Examples of sixth stories
involve UW kids who are in trouble.
When one of them finds trouble,
Moore is a Johnny on the spot, ready with a story, writing humorously,
of course. In the story, Moore usually mentions the name of the lawyer
(Mike Hunsinger) who in the past has represented UW players that run afoul of the law,
the implication being that the UW has more of its share of
student/athlete legal problems than other schools do and needs a
full-time lawyer.
In fact, he even did a whole
story on Hunsinger once. “Whenever a Husky football player is involved
in a scrape with the law, I leap to attention,” Moore writes proudly.
“These incidents happen so often, I'm thinking about suing Barbara
Hedges for whiplash.”
A minority kid’s legal problem,
in particular, doesn’t need further outing from a giggling Jim Moore, the Go-2-Guy, as
he calls himself. It's okay to roast the "U," but not the kid, in my
opinion.
I wonder if the Go-2-Guy ever made fun
of Anthony Vontoure's troubled behavior? Two weeks before his death,
both of us attending
C-Dub's funeral, I promised Anthony that I’d take these guys on, using my powerful website.
He said, “right on,” having taken his share of media abuse.
Later, my website
took a nosedive with the local media when I wrote that the "eavesdropping John Levesque was
on Linda’s Tripp." I kept my promise to AV. However, I tried to copy Moore’s style.
(#)
Every bully has a cowardly
side in the face of a strong adversary. Moore recently wrote, “Plus, no one's breaking laws anymore.
That's bad news for Mike Hunsinger, a UW fan who used to represent every
Husky who did, which meant he was very busy until (Tyrone) Willingham
arrived.”
The coach has got the Go-2-Guy
on the run, hoisting him by his own petard.

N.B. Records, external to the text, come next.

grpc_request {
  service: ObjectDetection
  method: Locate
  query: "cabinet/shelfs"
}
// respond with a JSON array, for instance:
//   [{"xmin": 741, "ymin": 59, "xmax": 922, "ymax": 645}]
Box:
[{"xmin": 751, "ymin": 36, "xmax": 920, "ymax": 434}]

Moore appears harmless enough
when taken singularly, but in the big league of Seattle journalists, the
ancient
lampshade he wears to their parties must be riddled with old cigarette
holes. He's a popular dude with the anti-Husky
crowd, but also serves as an ashtray because of his rural background.
He lacks that polished edge,
his background in sports writing and "broadcasting" being horseshoe
pitching tournaments, according to rumor:
CLANK!
Loud breathing in microphone.
Add country dialect. A bellowing Moore says, "Lars Hansen scores a ringer."
It’s with these columnists and
editorialists where the negativity trumps the positives, inside the
stories they write about UW. Jim wants to fit in badly and be a real
journalist, not just some cow-college-cockamamie counterfeit.
Don’t get me wrong, Seattle
journalists have a right to express their opinion, but what is missing
from the local scene is a reasonable semblance of balance, kind of like
Hugh Millen’s editorials that went unchecked.
So, do we need a check and
balance on Jim Moore? Yes, because, at times, he goes too far, writing
that sixth story we were discussing. Remember the story he did on Steve
Schilling, the local lineman UW lost to Michigan? Many irate fans feel
that Moore (a WSU booster?) had broken an NCAA bylaw.
Is the Go-2-Guy ready for the
big time now that his shtick is on the wane?
Many national columnists who
comment on college football may be unwitting adherents to the Paul
Gallico school of thought. (For starters, add here: Art Thiel, Sally
Jenkins, Rick Telander, the guys who wrote the script for ESPN’s
“Playmakers,” etc.)
In 1938, Gallico, who was
alarmed by what he perceived to be an increasing professionalism in college sports, wrote,
"College football is one of the last great strongholds of genuine
old-fashioned American hypocrisy...If there is anything good about
college football it is the fact it seems to bring entertainment,
distraction, and pleasure to many millions of people. But the price, the
sacrifice to decency, I maintain, is too high." (Farewell to Sport).
College football and America
aren’t the hypocrites, it’s writers like Jim Moore who are the
hypocrites – they are the mockingbirds who have sold their souls to join
the seagulls who circle the old Montlake garbage dump.
Whew…that was a mouse-full and a
fitting slam at Jim, for I am a UW alum and grad, who is not going to
take it anymore.
I just hope Jim and his fans can
take a joke. It’s my sixth story on him.